As is usual with this show, I barely have room to even mention some of the best side plots, like a few brief, insightful scenes between a still-devastated Soso (Kimiko Glenn) and Martha Stewart stand-in Judith King (Blair Brown), who manage to provide breathers between the action of the riot. There’s also the work of a few outside guards who are trying to figure out what’s happening in Litchfield, but in season 5 Orange Is The New Black feels as laser-focused as ever on its beleaguered-yet-pissed-off female characters, and the extents they’re willing to go to in order to find some form of satisfaction in their lives.
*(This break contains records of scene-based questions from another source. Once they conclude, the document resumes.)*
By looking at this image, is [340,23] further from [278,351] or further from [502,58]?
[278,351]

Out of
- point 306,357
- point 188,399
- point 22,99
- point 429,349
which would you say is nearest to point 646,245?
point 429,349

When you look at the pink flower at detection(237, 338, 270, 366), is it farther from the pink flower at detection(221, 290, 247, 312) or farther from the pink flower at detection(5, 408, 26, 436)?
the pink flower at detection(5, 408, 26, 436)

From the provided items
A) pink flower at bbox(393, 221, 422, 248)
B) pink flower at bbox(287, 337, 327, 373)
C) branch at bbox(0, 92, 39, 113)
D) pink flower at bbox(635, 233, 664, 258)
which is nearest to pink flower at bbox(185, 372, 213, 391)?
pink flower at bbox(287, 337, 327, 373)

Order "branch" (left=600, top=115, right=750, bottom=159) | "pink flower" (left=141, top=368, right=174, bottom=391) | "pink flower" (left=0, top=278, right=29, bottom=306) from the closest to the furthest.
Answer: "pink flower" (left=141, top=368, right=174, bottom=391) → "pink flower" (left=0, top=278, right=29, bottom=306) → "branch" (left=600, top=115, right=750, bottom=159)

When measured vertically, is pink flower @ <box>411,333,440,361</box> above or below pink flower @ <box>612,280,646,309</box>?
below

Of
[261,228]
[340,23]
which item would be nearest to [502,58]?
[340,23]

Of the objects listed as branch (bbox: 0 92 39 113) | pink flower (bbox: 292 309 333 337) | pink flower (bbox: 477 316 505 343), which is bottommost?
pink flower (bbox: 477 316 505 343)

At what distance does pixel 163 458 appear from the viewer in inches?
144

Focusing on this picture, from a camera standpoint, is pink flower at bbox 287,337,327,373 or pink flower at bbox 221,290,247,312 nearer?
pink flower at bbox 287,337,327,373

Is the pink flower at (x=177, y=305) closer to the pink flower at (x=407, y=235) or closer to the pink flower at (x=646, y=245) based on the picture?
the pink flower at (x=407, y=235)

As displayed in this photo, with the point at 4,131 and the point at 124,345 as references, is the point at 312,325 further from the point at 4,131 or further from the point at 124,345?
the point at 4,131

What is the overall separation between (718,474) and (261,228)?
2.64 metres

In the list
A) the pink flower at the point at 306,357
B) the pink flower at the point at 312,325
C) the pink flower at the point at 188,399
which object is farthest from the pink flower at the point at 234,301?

Slightly less pissed-off this season is Piper (Taylor Schilling), who’s still a new woman following her swastika branding in season 4, and she’s regained some of her lightness as she reunites with Alex (Laura Prepon) and the two attempt to avoid the riot and its inevitable terrible conclusion as much as possible. Schilling is a constant reminder of how much the show has grown over the past four years, and her subtle shifts from uber ditzy suburbanite to broken down inmate to aspiring gangsta-with-an-a-on-the-end to maybe, finally, just being happy with herself, is all showcased in her humorously droll season 5 performance.
But really, the appeal of Orange Is The New Black lies in its ordinariness. The show may not appear ordinary, and it actually may not be ordinary at all given how unclear it is where all of these board-resetting plotlines will take us — which is perhaps the biggest fear of the new season — but it is achingly ordinary in moments where it matters. Characters are who they are with no need for intense preamble or justification or fear or outside retribution, which is an interesting concept given the somewhat scary nature of prison.
They are women, they are men, they are lesbian, they are gay, they are transgender, they are black, they are Dominican, they are happy, they are furious — the show is a whirlwind of effortless inclusion that still generates fresh, fascinating stories all these years later. That’s the miracle of Orange Is The New Black, and of Jenji Kohan — nothing ever feels forced or repetitive about the show and its confined setting. In fact, it feels like the restriction has spurred even more creativity from the writers this year. There’s a fear and a scrappy anger to the dialogue and interactions happening around the prison, even more so than before. Or, as one inmate says early on, a well enough metaphor for the show as a whole: “Welcome to Litchfield 2.0: still busted ass, but getting better by the minute.”